Sitra’s Innovation Programme launched the National Foresight Network at the beginning of 2006. The aim of the Network is to identify the new challenges that Finnish society will face in the future and to make Finnish decision-makers aware of them and put them on the public agenda. The results from the Network have now been compiled in a report entitled Towards a competitive welfare society by Timo Hämäläinen.


The report entitled Towards a competitive welfare society presents results from the National Foresight Network

30 August 2006

Sitra’s Innovation Programme launched the National Foresight Network at the beginning of 2006. The aim of the Network is to identify the new challenges that Finnish society will face in the future and to make Finnish decision-makers aware of them and put them on the public agenda.

During its first year of operation, the Network has focused on five areas expected to bring substantial future challenges. These are: well-being and everyday living, working life, the public sector, environmental issues and multiculturalism. The results have now been compiled in a report entitled Kohti hyvinvoivaa ja kilpailukykyistä yhteiskuntaa (‘Towards a competitive welfare society’) by Timo Hämäläinen. The report highlights the silent transition in everyday well-being that has taken place in Finnish society and that has been overshadowed by the debate on the economy and the welfare state.

The silent transition in everyday well-being

Over the past few years, public debate has been dominated by the challenges posed by the transition in the global economy and the reform of the welfare state. What has been almost completely ignored is the extent of the change that has taken place at the level of people’s everyday well-being.

“People’s resources and opportunities have improved with the increasing wealth and deregulation in Finnish society. Simultaneously, people’s everyday lives and living circumstances have changed rapidly. The combination of these factors has caused a transition in everyday well-being which is not yet widely understood,” says Timo Hämäläinen.

In practice, people’s improved resources mean better education and skills, better income and increased wealth, better physical health and better access to information.
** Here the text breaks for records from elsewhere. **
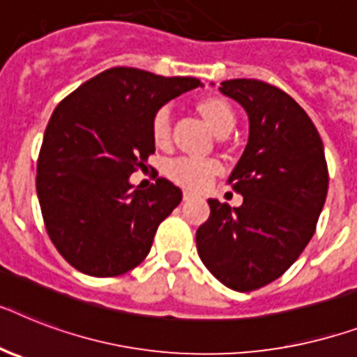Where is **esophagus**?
I'll use <instances>...</instances> for the list:
<instances>
[{
  "instance_id": "34e87169",
  "label": "esophagus",
  "mask_w": 357,
  "mask_h": 357,
  "mask_svg": "<svg viewBox=\"0 0 357 357\" xmlns=\"http://www.w3.org/2000/svg\"><path fill=\"white\" fill-rule=\"evenodd\" d=\"M192 198H194V194L188 192V190H185V192H183V199H185V202H188V199H192Z\"/></svg>"
}]
</instances>
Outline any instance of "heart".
Returning a JSON list of instances; mask_svg holds the SVG:
<instances>
[{
	"mask_svg": "<svg viewBox=\"0 0 357 357\" xmlns=\"http://www.w3.org/2000/svg\"><path fill=\"white\" fill-rule=\"evenodd\" d=\"M196 112L202 115L208 128L216 135H227L236 124V113L233 106L222 97H202L194 104ZM150 135L152 143L158 149H169L170 144V117L167 109H158L153 113L150 123ZM220 165L214 159H194L179 158L167 165V176L178 185L190 190H202L207 187L213 178L218 174Z\"/></svg>",
	"mask_w": 357,
	"mask_h": 357,
	"instance_id": "heart-1",
	"label": "heart"
}]
</instances>
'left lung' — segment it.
<instances>
[{"label": "left lung", "mask_w": 357, "mask_h": 357, "mask_svg": "<svg viewBox=\"0 0 357 357\" xmlns=\"http://www.w3.org/2000/svg\"><path fill=\"white\" fill-rule=\"evenodd\" d=\"M220 91L249 117L248 146L227 179L244 204L231 208L208 199L196 248L220 282L253 291L279 279L312 240L328 167L319 132L286 91L255 78L225 80Z\"/></svg>", "instance_id": "left-lung-1"}]
</instances>
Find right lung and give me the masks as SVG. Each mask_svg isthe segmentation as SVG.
I'll use <instances>...</instances> for the list:
<instances>
[{"mask_svg": "<svg viewBox=\"0 0 357 357\" xmlns=\"http://www.w3.org/2000/svg\"><path fill=\"white\" fill-rule=\"evenodd\" d=\"M199 84L112 68L54 108L38 155L36 192L49 238L75 269L117 277L146 259L159 224L183 194L165 178L144 190L128 178L155 152L153 113Z\"/></svg>", "mask_w": 357, "mask_h": 357, "instance_id": "obj_1", "label": "right lung"}]
</instances>
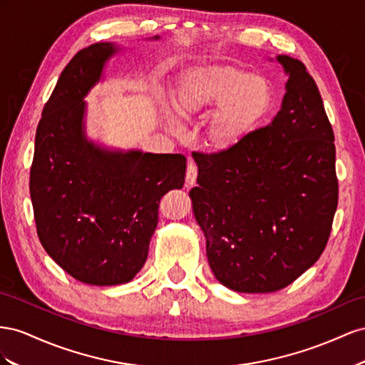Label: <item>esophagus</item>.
Here are the masks:
<instances>
[{
  "label": "esophagus",
  "instance_id": "obj_1",
  "mask_svg": "<svg viewBox=\"0 0 365 365\" xmlns=\"http://www.w3.org/2000/svg\"><path fill=\"white\" fill-rule=\"evenodd\" d=\"M197 180V165L194 162L188 163V168H186V186H192Z\"/></svg>",
  "mask_w": 365,
  "mask_h": 365
}]
</instances>
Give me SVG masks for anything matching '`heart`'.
<instances>
[{"label":"heart","instance_id":"1","mask_svg":"<svg viewBox=\"0 0 365 365\" xmlns=\"http://www.w3.org/2000/svg\"><path fill=\"white\" fill-rule=\"evenodd\" d=\"M272 99V86L264 76L234 66L200 67L171 93L174 116L165 113V125L177 133L179 120L191 122L212 108L205 122V143L214 151H229L255 131Z\"/></svg>","mask_w":365,"mask_h":365}]
</instances>
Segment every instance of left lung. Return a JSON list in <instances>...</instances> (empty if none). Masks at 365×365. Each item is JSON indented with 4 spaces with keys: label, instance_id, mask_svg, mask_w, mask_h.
Returning a JSON list of instances; mask_svg holds the SVG:
<instances>
[{
    "label": "left lung",
    "instance_id": "obj_1",
    "mask_svg": "<svg viewBox=\"0 0 365 365\" xmlns=\"http://www.w3.org/2000/svg\"><path fill=\"white\" fill-rule=\"evenodd\" d=\"M275 59L287 82L274 119L232 150L192 155L199 186L190 197L207 263L243 294L275 292L314 266L338 205L335 138L318 87L301 61Z\"/></svg>",
    "mask_w": 365,
    "mask_h": 365
}]
</instances>
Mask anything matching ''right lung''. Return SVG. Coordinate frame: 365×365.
<instances>
[{"mask_svg": "<svg viewBox=\"0 0 365 365\" xmlns=\"http://www.w3.org/2000/svg\"><path fill=\"white\" fill-rule=\"evenodd\" d=\"M120 50L114 43L91 44L62 70L38 123L30 170L41 245L68 275L93 286L136 277L162 195L185 183L182 154L108 148L87 136L86 98Z\"/></svg>", "mask_w": 365, "mask_h": 365, "instance_id": "obj_1", "label": "right lung"}]
</instances>
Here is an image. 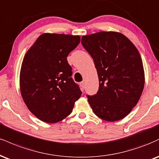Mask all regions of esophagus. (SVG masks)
I'll use <instances>...</instances> for the list:
<instances>
[{"label":"esophagus","mask_w":159,"mask_h":159,"mask_svg":"<svg viewBox=\"0 0 159 159\" xmlns=\"http://www.w3.org/2000/svg\"><path fill=\"white\" fill-rule=\"evenodd\" d=\"M80 85H81V87L83 88V89H84V88H85V83H84V81L81 82V83H80Z\"/></svg>","instance_id":"obj_1"}]
</instances>
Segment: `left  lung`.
<instances>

However, there are also signs of decline in some of the resources people have at their disposal.

“Differences in income and health are on the rise, as is the economic and social impact of mental health problems, while traditional social relationships have deteriorated and free time s a scarce commodity. A shortage of natural resources and increasing prices as well as the exacerbation of environmental problems create new kinds of difficulties for people’s everyday existence,” says Timo Hämäläinen.

Focus shift in needs hierarchy

Increasing wealth and the success of the welfare state lead to a heightened importance of new types of needs. As the majority of Finns have enough food on their table, satisfactory health and housing conditions and a good, safe living environment, the higher levels in the hierarchy of needs become crucial in everyday life. This means that love and belonging, esteem and self-actualisation become central to well-being.

“New economic research shows that in developed societies, after a certain point, economic growth ceases to improve people’s experience of well-being. That is why societies should take into account the transition that has occurred in people’s opportunities and everyday lives and stop to think how to best support people’s everyday well-being in developed societies. The higher levels in the hierarchy of needs take on a key role in people’s sense of well-being,” Hämäläinen says.

Social relationships and a sense of belonging have an important role amongst the higher-level needs. The nature of belonging is, however, undergoing change, as people are more in charge of deciding in which communities they choose to build their identities. At the same time, the increasing shortage of time takes its toll on important family and personal relationships. Emphasising the higher-level needs also decreases the role of material consumption in the experience of well-being, since it is not a very effective way of satisfying such needs in an affluent society. In fact, consumption shifts towards immaterial services in such societies.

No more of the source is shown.